I work from home, so I have been productive, but I do miss the things that make working bearable—going to my stable, my yoga classes, even seeing people at grocery store, Staples, and the post office.  Little breaks during the day and after work.

To break up the monotony of the ‘Snowmageddon,’ and the still-incomplete shoveling I took a slippery walk to the local 7-11 and the Dollar Store.

7-11 Snow Day Banana Bread

The dry

1 1/2 cups white whole-wheat flour or all-purpose white flour
1 teaspoon coarse sea salt
1 teaspoon baking powder

The creamed

1/3 cup unsweetened applesauce (not chunky)
3/4 cup brown sugar

The wet
2 overripe convenience store bananas
1 large egg
1/2 vanilla, unsweetened almond milk (or soy or dairy-based milk—if you use just regular milk, add a teaspoon of vanilla extract)

1 teaspoon of cinnamon 


1. Preheat the oven to 350 degrees. Line a 9 inch cake pan with parchment or 6-8 muffin tins with cupcake liners.

* **DATA BELOW**

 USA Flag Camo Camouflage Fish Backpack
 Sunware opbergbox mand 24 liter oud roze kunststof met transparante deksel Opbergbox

* **ACTIVITY 1**
Answer these from the banana bread text:
(a) Which two stores did the writer walk to?
(b) How much brown sugar does the recipe call for?
(c) To what temperature should the oven be preheated?
* **ACTIVITY 2**
Carry on with the banana bread text from its last line.

* **EXERCISE OUTPUT 1**
(a) The local 7-11 and the Dollar Store
(b) 3/4 cup
(c) 350 degrees

* **EXERCISE OUTPUT 2**
2. Whisk the flour, salt and baking powder in a bowl

3. Pulverize the bananas as much as possible. Mix in the milk (and vanilla, if adding the extract) and the beaten egg.  Cream together the sugar and the applesauce.  Fold into the banana mixture.  Then mix the bowl of the ‘wet’ ingredients (sugar, applesauce, banana, egg, almond milk) into the ‘dry’ (flour, baking powder, salt).

4. Once combined, pour into the pan or muffin liners. You can also use a loaf pan, but that will extend the cooking time.

5. Bake approximately 30 minutes for a cake pan, 20 minutes for muffins, until a toothpick comes out clean. Sprinkle with cinnamon while still warm from the oven. Let cool.  Glory in your power to make something better than a Slurpee from 7-11.

The bread is fairly low in fat and sugar, as well as particularly tasty warm. I estimated that, for 8 servings, it's approximately 200 calories a slice. So it’s a relatively guilt-free indulgence. Just pull your shades down to ignore the mound of snow level with your kitchen windows.
Banana bread is always ugly, and always tasty.  Unlike snow, which is always beautiful, but often a pain.

Friday, December 24, 2010

chewthefat: Sea Salt Brownes

chewthefat: Sea Salt Brownes: "Recently, I was debating what to bake for my yoga teacher as a gift. I was uncertain what would be appropriate: green tea shortbrea..."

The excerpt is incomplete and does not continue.